Elżbieta Wąs i Anna Gryta w studiu Dzień Dobry TVN
Źródło: Dzień Dobry TVN, prod. TVN, 2017

"W Lubartowie tak nie będzie"

Rzeczywiście, zdobywanie informacji na temat kolejnych posunięć lokalnych władz sprawiło, że coraz więcej mieszkańców Lubartowa zaczęło zgłaszać się do sióstr z zapytaniami, czy i w ich sprawach można by posiłkować się informacjami publicznymi.

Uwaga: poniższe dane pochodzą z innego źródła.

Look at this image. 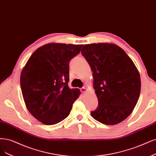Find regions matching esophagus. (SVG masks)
Wrapping results in <instances>:
<instances>
[{
	"mask_svg": "<svg viewBox=\"0 0 156 156\" xmlns=\"http://www.w3.org/2000/svg\"><path fill=\"white\" fill-rule=\"evenodd\" d=\"M80 90H81V92H83V93L84 94L86 92H87V88H86L85 87H83Z\"/></svg>",
	"mask_w": 156,
	"mask_h": 156,
	"instance_id": "34e87169",
	"label": "esophagus"
}]
</instances>
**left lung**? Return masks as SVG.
Returning a JSON list of instances; mask_svg holds the SVG:
<instances>
[{"label":"left lung","instance_id":"left-lung-1","mask_svg":"<svg viewBox=\"0 0 156 156\" xmlns=\"http://www.w3.org/2000/svg\"><path fill=\"white\" fill-rule=\"evenodd\" d=\"M82 55L91 68L99 106L94 119L107 125L124 121L133 112L141 91L137 68L122 48L101 42L85 44Z\"/></svg>","mask_w":156,"mask_h":156}]
</instances>
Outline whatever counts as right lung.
<instances>
[{
	"label": "right lung",
	"mask_w": 156,
	"mask_h": 156,
	"mask_svg": "<svg viewBox=\"0 0 156 156\" xmlns=\"http://www.w3.org/2000/svg\"><path fill=\"white\" fill-rule=\"evenodd\" d=\"M83 46L46 44L33 53L23 69L20 87L26 106L44 125H55L66 119L80 94L68 83L69 62Z\"/></svg>",
	"instance_id": "right-lung-1"
}]
</instances>
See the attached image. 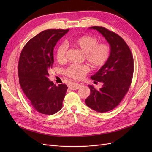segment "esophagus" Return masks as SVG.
I'll return each instance as SVG.
<instances>
[{"label":"esophagus","mask_w":152,"mask_h":152,"mask_svg":"<svg viewBox=\"0 0 152 152\" xmlns=\"http://www.w3.org/2000/svg\"><path fill=\"white\" fill-rule=\"evenodd\" d=\"M81 85L76 83H70L68 84V87L72 90H76L81 87Z\"/></svg>","instance_id":"34e87169"}]
</instances>
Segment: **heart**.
Returning <instances> with one entry per match:
<instances>
[{"label":"heart","mask_w":152,"mask_h":152,"mask_svg":"<svg viewBox=\"0 0 152 152\" xmlns=\"http://www.w3.org/2000/svg\"><path fill=\"white\" fill-rule=\"evenodd\" d=\"M70 44L76 49L84 53L86 60L94 68L103 66L108 60L111 48L107 43H98V39L92 36L84 35L72 39ZM67 45L60 44L56 49V58L58 62L65 61ZM89 67L86 65H70L65 70V74L68 77L80 80L88 72Z\"/></svg>","instance_id":"1"}]
</instances>
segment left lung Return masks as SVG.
<instances>
[{
    "instance_id": "left-lung-1",
    "label": "left lung",
    "mask_w": 152,
    "mask_h": 152,
    "mask_svg": "<svg viewBox=\"0 0 152 152\" xmlns=\"http://www.w3.org/2000/svg\"><path fill=\"white\" fill-rule=\"evenodd\" d=\"M105 38L111 48L110 58L96 73L94 81L103 83L100 90L89 85V96L86 105L100 113L107 112L116 107L129 91L134 73V59L124 40L113 31L102 26H92Z\"/></svg>"
}]
</instances>
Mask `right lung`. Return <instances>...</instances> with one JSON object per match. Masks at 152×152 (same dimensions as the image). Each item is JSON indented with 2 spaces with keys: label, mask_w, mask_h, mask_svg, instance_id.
Instances as JSON below:
<instances>
[{
  "label": "right lung",
  "mask_w": 152,
  "mask_h": 152,
  "mask_svg": "<svg viewBox=\"0 0 152 152\" xmlns=\"http://www.w3.org/2000/svg\"><path fill=\"white\" fill-rule=\"evenodd\" d=\"M69 29H47L24 46L18 66L19 83L31 105L39 113L52 115L60 111L68 87L58 86L48 76L53 63L54 47Z\"/></svg>",
  "instance_id": "add662e5"
}]
</instances>
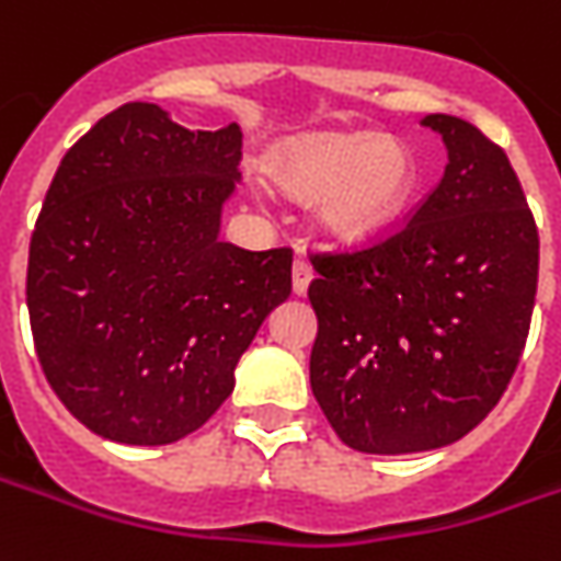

- Jakiś czas temu przyszło do nas kilka osób zdenerwowanych tym, że radni - ni stąd, ni zowąd - podnieśli sobie diety. Jaki mieli argument? Że w innej gminie radni mają więcej. W innej gminie nie ma nas, więc może i sobie podnoszą. W Lubartowie tak nie będzie. Nie bez sensownego uzasadnienia - śmieją się siostry. Fundacja złożyła więc wniosek o przekazanie im opinii prawnych, na podstawie których podniesiono diety radnym. Burmistrz Krzysztof Paśnik odmówił, twierdząc, że opinia nie ma charakteru informacji publicznej. Siostry zaskarżyły więc decyzję, a włodarz miasta przegrał w Wojewódzkim Sądzie Administracyjnym w Lublinie. Później jego kasację odrzucił jeszcze Naczelny Sąd Administracyjny, argumentując:

"Kryterium decydującym o udostępnieniu poszczególnych dokumentów w trybie ustawy o dostępie do informacji publicznej nie jest ich autorstwo, a przesądzenie, że służą one realizowaniu zadań publicznych i zostały wytworzone na zlecenie organów administracji publicznej. (…) Informację publiczną mogą zawierać nie tylko dokumenty urzędowe. (…) Przy tak rozumianym pojęciu informacji publicznej nie ma podstaw, aby wyłączyć z jej definicji również opinie prawne sporządzane na zlecenie władz publicznych".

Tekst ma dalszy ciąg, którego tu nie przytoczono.